And the winner is...

von Thomas Schwendener


Die Wahlen sind vorbei. Die Gewinnerinnen stehen fest. Es sind die neuen Mitteparteien: Die "Grünliberale Partei" (GLP) und die "Bürgerlich-Demokratische Partei" (BDP). Ein Blick ins Parteiprogramm und in die Geschichte.


Die nationalen Wahlen haben sich einmal mehr als Wahlen um die saubersten Gesichter und markigsten Sprüche auf den omnipräsenten Plakatwänden herausgestellt. Es wurde viel mit simplifizierenden Parolen und mit Personalisierungen gearbeitet. Es scheint nicht sehr erstaunlich, dass die 2007 als nationale Partei gegründete GLP in diesem Wettbewerb gut abschneiden konnte - gerade auch weil Fukushima noch nicht ganz vergessen sein dürfte. Die Partei passt ideal ins wenig sagende und gleichzeitig viel versprechende Wahlkampfgetöse der vergangenen Wochen. Sie gibt vor, vorher Unversöhnliches zu versöhnen, nämlich ökologische Anliegen mit einem liberalen Weltbild. So gelang es ihr nach aktuellen Umfragen vor allem Stimmen aus dem Umfeld von SP und FDP für sich zu gewinnen. Als WählerIn entscheidet man sich für eine "zukunftsorientierte" grüne Politik, macht sich aber nicht die Hände an sozialer oder gar sozialistischer Ausrichtung schmutzig. Die zweite Siegerin der Wahlen, die BDP, konnte sich vor allem auf Kosten der FDP stärken. Eine "neue Kraft" der Mitte scheint in Zeiten der Krise für viele Leute vielversprechend.

▶ **Aufgaben**
a) Beantworte diese Fragen zum Wahlkommentar:
(i) In welchem Jahr wurde die GLP als nationale Partei gegründet?
(ii) Aus dem Umfeld welcher Parteien gewann die GLP nach aktuellen Umfragen vor allem Stimmen?
(iii) Auf Kosten welcher Partei konnte sich die BDP vor allem stärken?
b) Gib einen Abschnitt des Wahlkommentars wortgetreu aus: Beginne bei den Worten „von Thomas Schwendener“ und höre nach „in die Geschichte.“ auf.

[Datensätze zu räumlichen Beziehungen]
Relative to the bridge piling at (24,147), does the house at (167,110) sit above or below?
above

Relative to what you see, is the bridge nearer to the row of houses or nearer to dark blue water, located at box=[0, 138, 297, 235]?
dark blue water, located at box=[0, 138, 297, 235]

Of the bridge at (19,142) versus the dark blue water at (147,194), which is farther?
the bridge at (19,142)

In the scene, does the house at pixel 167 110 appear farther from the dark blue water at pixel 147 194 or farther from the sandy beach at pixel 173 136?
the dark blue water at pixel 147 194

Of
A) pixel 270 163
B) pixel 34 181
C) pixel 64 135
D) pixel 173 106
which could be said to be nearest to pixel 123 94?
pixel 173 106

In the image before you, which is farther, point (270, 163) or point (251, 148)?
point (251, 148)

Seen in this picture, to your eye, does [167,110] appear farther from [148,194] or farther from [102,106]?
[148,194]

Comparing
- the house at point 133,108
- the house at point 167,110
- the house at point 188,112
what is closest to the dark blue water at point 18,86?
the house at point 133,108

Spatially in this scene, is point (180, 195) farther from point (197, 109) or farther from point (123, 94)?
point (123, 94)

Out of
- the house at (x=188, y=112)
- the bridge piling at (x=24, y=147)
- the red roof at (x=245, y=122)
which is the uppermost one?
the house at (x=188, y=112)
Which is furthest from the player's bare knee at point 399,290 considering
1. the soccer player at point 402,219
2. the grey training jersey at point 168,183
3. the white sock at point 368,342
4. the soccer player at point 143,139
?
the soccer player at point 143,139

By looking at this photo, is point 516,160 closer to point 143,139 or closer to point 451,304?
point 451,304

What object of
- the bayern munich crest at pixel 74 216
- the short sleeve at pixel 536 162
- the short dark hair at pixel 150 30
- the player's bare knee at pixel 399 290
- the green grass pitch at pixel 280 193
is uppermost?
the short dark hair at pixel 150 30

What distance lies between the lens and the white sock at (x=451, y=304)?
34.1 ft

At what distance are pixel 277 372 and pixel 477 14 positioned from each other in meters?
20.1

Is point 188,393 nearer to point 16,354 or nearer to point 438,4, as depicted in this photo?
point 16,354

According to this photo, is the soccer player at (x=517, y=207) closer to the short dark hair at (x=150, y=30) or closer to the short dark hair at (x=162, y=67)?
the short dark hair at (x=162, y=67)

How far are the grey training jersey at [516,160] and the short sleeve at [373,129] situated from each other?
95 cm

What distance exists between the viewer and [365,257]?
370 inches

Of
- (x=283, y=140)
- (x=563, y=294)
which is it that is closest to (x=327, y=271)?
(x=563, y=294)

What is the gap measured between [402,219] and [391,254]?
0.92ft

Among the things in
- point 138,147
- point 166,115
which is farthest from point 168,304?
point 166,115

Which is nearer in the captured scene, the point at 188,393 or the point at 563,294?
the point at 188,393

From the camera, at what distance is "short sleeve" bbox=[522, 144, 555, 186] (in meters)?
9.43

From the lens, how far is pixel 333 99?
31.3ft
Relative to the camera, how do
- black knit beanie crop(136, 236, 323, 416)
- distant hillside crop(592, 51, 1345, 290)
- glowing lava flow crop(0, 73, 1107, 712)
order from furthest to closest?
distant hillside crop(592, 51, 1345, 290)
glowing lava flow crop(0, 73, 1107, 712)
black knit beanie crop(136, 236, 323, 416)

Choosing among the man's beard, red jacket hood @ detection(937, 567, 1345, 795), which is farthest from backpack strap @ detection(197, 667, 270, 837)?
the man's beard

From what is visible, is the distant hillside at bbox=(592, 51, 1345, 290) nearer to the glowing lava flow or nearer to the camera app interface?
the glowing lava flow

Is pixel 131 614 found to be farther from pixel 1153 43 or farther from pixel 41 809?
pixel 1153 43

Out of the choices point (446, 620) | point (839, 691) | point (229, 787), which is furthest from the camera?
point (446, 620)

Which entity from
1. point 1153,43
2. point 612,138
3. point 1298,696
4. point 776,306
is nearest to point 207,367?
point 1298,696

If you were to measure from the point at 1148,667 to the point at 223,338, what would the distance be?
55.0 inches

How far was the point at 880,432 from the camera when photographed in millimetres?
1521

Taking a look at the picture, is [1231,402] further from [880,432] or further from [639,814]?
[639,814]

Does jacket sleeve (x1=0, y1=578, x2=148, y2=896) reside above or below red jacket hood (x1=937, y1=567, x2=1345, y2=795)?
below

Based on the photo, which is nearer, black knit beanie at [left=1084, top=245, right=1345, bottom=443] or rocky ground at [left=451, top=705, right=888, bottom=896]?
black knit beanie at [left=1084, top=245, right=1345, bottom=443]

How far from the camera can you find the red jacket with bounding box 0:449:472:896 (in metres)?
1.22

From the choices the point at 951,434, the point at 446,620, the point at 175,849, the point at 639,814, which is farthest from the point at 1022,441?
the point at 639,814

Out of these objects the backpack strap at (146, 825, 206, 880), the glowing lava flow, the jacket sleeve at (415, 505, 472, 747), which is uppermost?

▶ **Ergebnisse je Aufgabe**
a)
(i) 2007
(ii) Aus dem Umfeld von SP und FDP
(iii) Auf Kosten der FDP

b)
von Thomas Schwendener


Die Wahlen sind vorbei. Die Gewinnerinnen stehen fest. Es sind die neuen Mitteparteien: Die "Grünliberale Partei" (GLP) und die "Bürgerlich-Demokratische Partei" (BDP). Ein Blick ins Parteiprogramm und in die Geschichte.